嫁入り三号機は、センとウォールナットの組み合わせです。兵庫まで行き坂師匠に製作していただきました。サイドの彫刻をやりたくて、電動彫刻刀を二台も買ってしまいました。良い感じ・・
ユニットは制振金属のボルトを使用しコーリアンに取付け、ユニットのマグネットに制振金属のデッドマスを追加し余計な振動を抑えています。それに加えインシュレータなどにも使われるコーリアン効果で、エンクロージャの振動をガッチリ抑えこんでいます。箱鳴りを重んじたヴィンテージ・スピーカーとは逆の、現代のエンクロージャの考え方です。しかし、雰囲気は長い時間を過ごしてきたような佇まいで、新品臭さが有りません。
1950年代には、ルーバーでユニットが見えないスピーカーが沢山ありました 。当時のインテリアとしてユニットが見えると異質感が強かったのでしょう。それは現代でも同じです。オーディオ好きにはたまらないユニットであっても、主張が強いので、いつかはユニットの存在が無い箱を作ろうと考え、今回実現させました。ルーバーがあると、音に影響が大きいのではと、それが一番心配でしたが、ほぼ問題ありませんでした。真横で聴いても音楽は壊れません。存在感が強くてもスピーカーに見えにくいので、空間に音楽だけが漂う感じです。それが今回のデザインテーマです。
仮組の様子です。ネットワークはまだバラックです。
ユニットには、Airwaveという少し特殊なユニットを、片側に2台づつ組み込んでネットワークにより低域を確保しています。ツイータは、ソナスファーベルなどでも使用されていた、これより小さなツイーターは無いかもと思わせるPeerlessのOT19NC00を使用しています。仕事をしながら聴いていると、バイオリンや人の声が自然で、クラシックの低域も十分感じさせてくれます。本来f0が125HzのAirwaveから、なんでこんな低域が出せるの、と驚かされますが、この辺りは相島師匠の技術満載のエンクロージャになっています。
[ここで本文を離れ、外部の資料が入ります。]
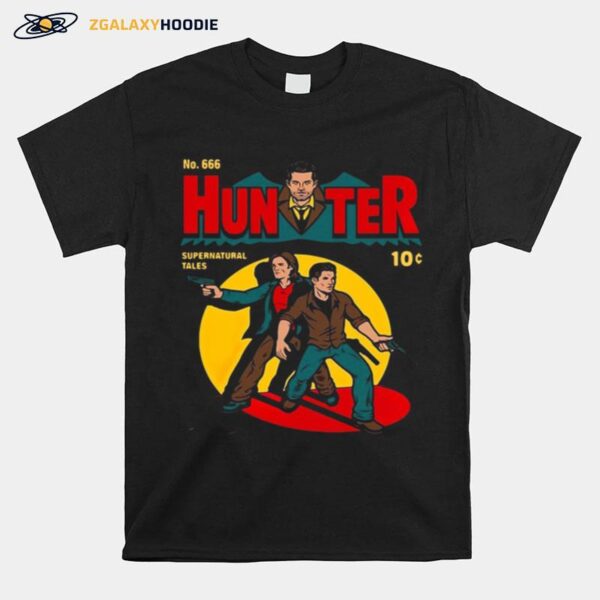 No 666 Hunter Comic Supernatural Tales T-Shirt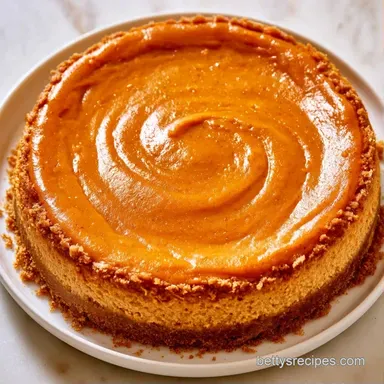 Pumpkin Cheesecake Pie with Graham Crust Recipe Card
測定しながらネットワークをデザインしていますが、音質は聴かないと分かりません。ヴィンテージ・スピーカーにも通じるような、ストレートな音質でベールが無い響きですが耳障りな音は皆無です。また、このAirwaveは平面スピーカーで、まるでヴィンテージ・ユニットの様な感じの音の出かたが魅力です。驚くべき特質です。表参道のクラブでも大型の平面スピーカーが活躍していますが、このユニットの遠い親戚のようです。
こちらが、このスピーカーが置いてあるカフェで、南イタリアをテーマにされています。三角型の存在感が強い建物です。当初塗装したては、ピンク色で、マゼンタ色のモダン・ビートルに乗る女性オーナーにとても似合う感じでした。今はピンク色が抜けて白に見えます。これが本来想定の色だったようです。今回デザインのスピーカーは、このカフェ・オーナーとマッチングさせてピンクの木を使いました。メインのストリートを少し入って店が突然見えると、まあインパクトが大きいです。いかにも南イタリアを感じるデザインです。
「 iLL NiBBiO 」が店の名前。トンビの意味だそうです。カフェの上空で何度か見かけました。店内にあるトンビの羽の額装もなかなかアートしています。手作りケーキもティーも夕方からのワインも日常を忘れさせてくれるでしょう。要予約ですが、お近くを通る際にはぜひお立ち寄りいただき、ティーと一緒にオーデォも楽しんでいただければと思います。
最初のイメージでは、スピーカー下のキャビネットを音響的に利用しようと考えていましたが、見事に当てが外れ良い音で響いてくれません。同行いただいた相島師匠から、スピーカーの下にレンガを入れてみましょうと提案があり、共振が大きすぎたキャビネットと縁が切れ、本来の音がではじめました。経験がものを言う感じです。ヴィンテージ・スピーカー用のオリジナル・アンプで鳴らしています。